Il la prit sous tous les angles, de toutes les manières, par tous les temps, avec cet immense peuple de Loire qui lui fait le plus beau des cortèges. Il découvrit bien vite que cette fois encore, il n'était pas le seul à la scruter de la sorte, à lui tirer le portrait à chaque instant. D'autres amoureux lui portaient tous un regard particulier, attentif et original. Chacun exprimant à sa manière une passion unique.
Narcisse ne voulut plus être du nombre. Il posa ses appareils pour ne plus être tributaire de la technique pour magnifier sa tendre et douce Loire. Il allait lui donner ses propres couleurs, un décor qu'il allait composer exprès pour elle. Il envisageait même de la restituer dans sa splendeur passée, lui redonner vie et mouvement en ressuscitant la glorieuse histoire de la marine de Loire.
Il prit le pinceau pour lui redonner son âme et son cher passé. Il se fit peintre, magnifiant paysages et scènes d'une vie marinière. Il fit tant et si bien qu'il eut rapidement le sentiment de la faire renaître, d'effacer les reliefs d'une époque qui l'avait martyrisée. Il était aux anges, parvenant à la donner à voir comme lui la pensait en son for intérieur.
Plus ses tableaux émouvaient les ligériens, plus il sentait monter en lui une frustration. Il avait beau faire, il avait toujours le sentiment d'une absence, d'un manquement à son bonheur. Il désirait plus encore, non seulement la montrer telle qu'il l'imaginait dans le secret de son cœur, mais plus encore, la mettre en scène véritablement au point de s'y trouver lui-même intimement mêlé.
C'est dans son dernier tableau qu'il trouva cette perfection après laquelle il courait désespérément depuis le début de sa quête. Il se jeta à l'eau, fit corps avec la belle, se représenta en son cours, abandonné dans son lit, en pâmoison avec son amoureuse. Il se glissa dans cette œuvre qui constituait pour lui son apothéose.

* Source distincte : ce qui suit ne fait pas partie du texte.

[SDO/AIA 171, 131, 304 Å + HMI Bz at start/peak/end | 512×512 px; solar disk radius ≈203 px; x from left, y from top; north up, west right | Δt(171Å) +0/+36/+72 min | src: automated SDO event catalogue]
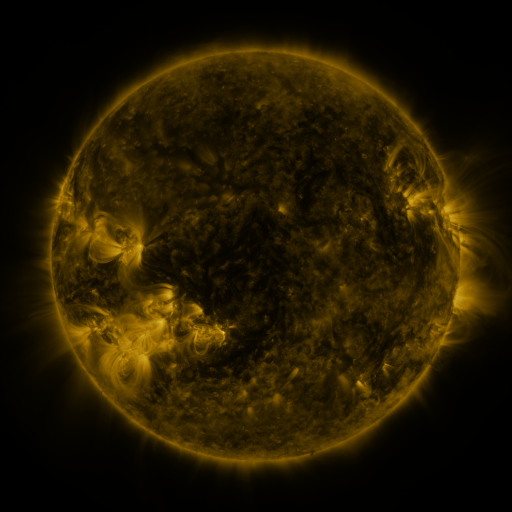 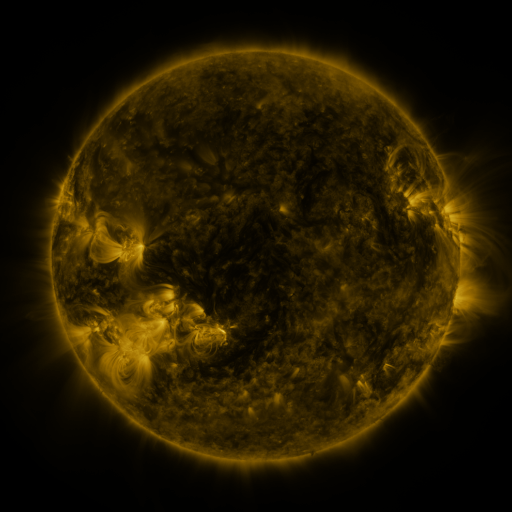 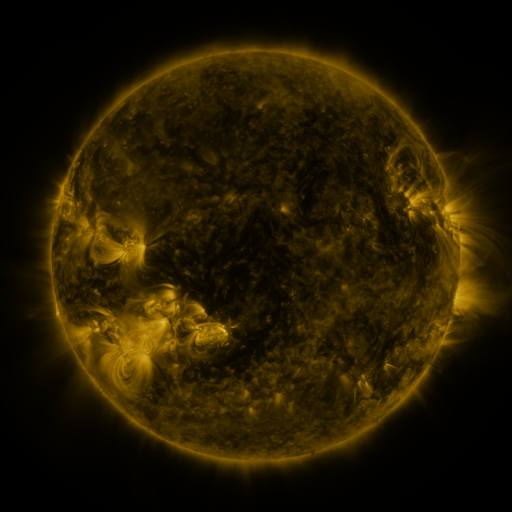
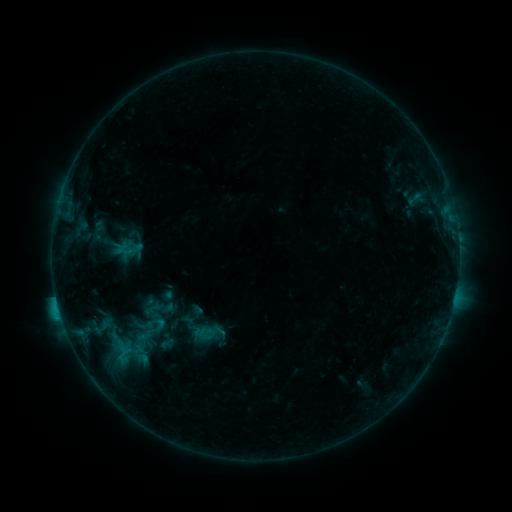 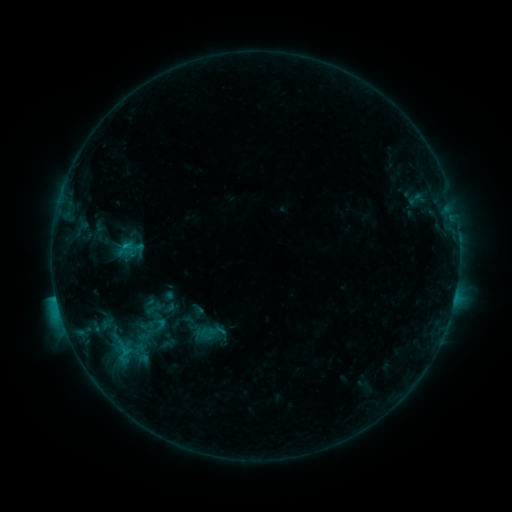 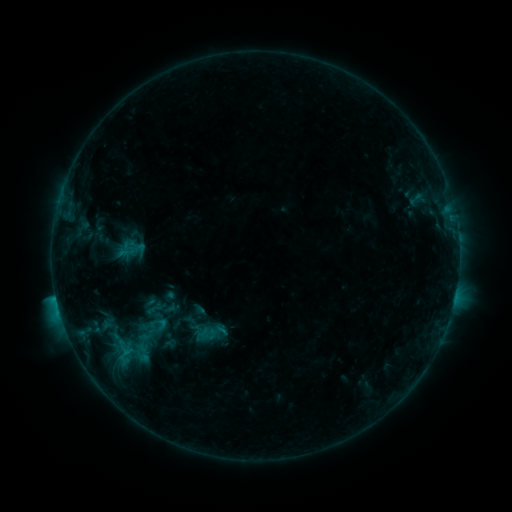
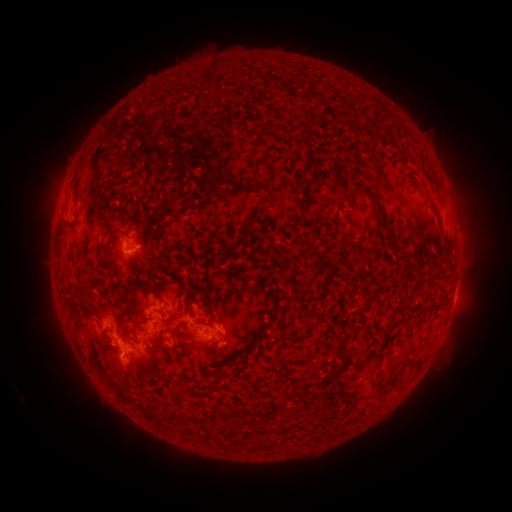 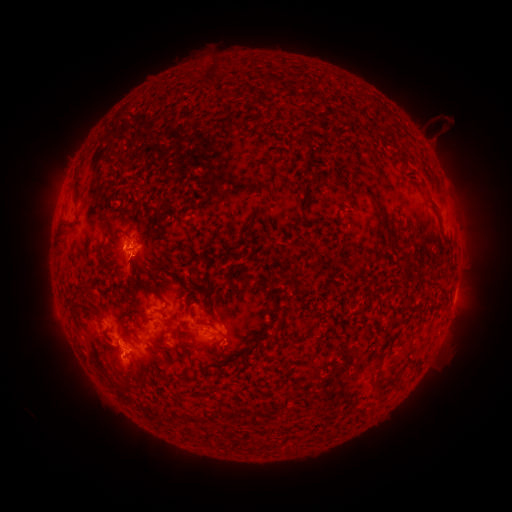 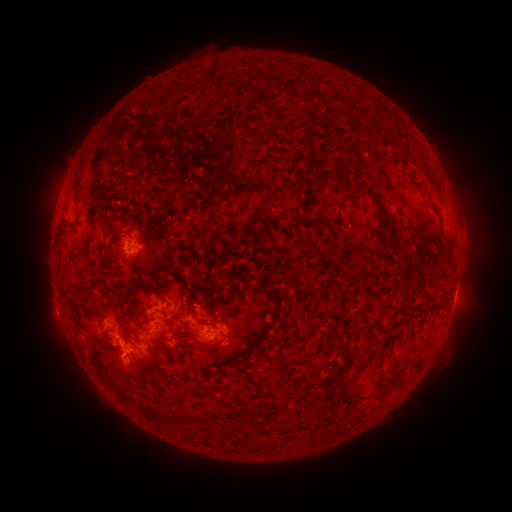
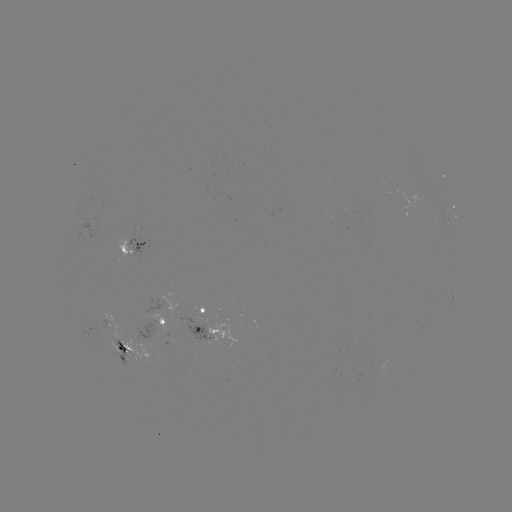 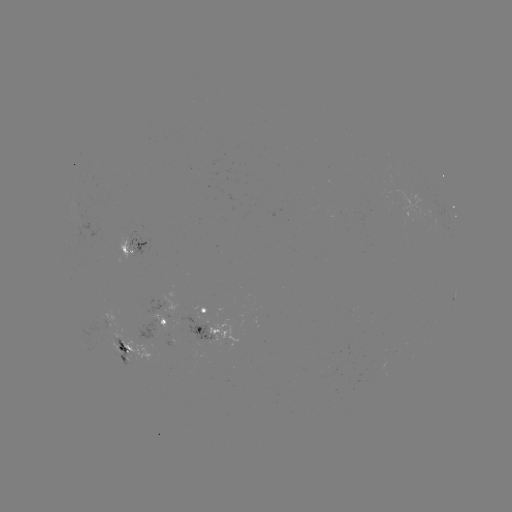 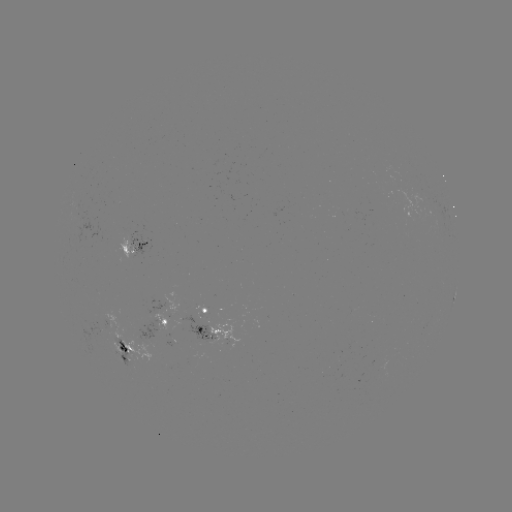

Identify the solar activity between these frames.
filament eruption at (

Il fit tant et si bien qu'il se sentit totalement, irrémédiablement, partie prenante de ce tableau. Il était enfin en capacité de lui démontrer son amour, sa fusion avec elle. Il en fut tant bouleversé qu'il perdit pied dans cette œuvre, véritable point d'orgue de sa passion dévorante.
Il venait tout juste de donner les dernières touches à ce nageur qui se donnait corps et âme à son amour pour la rivière quand celle-ci l'engloutit d'une traîtresse embrassade. Il se noya sans espoir d'être sauvé tandis que tout le tableau disparut avec lui.
En cet ultime instant, il venait de réaliser son rêve. C'est le sourire aux lèvres qu'il se donna à cet effacement merveilleux. Plus personne n'entendit plus jamais parler de lui ni ne retrouva ce qu'il avait jadis créé pour exprimer sa folle passion.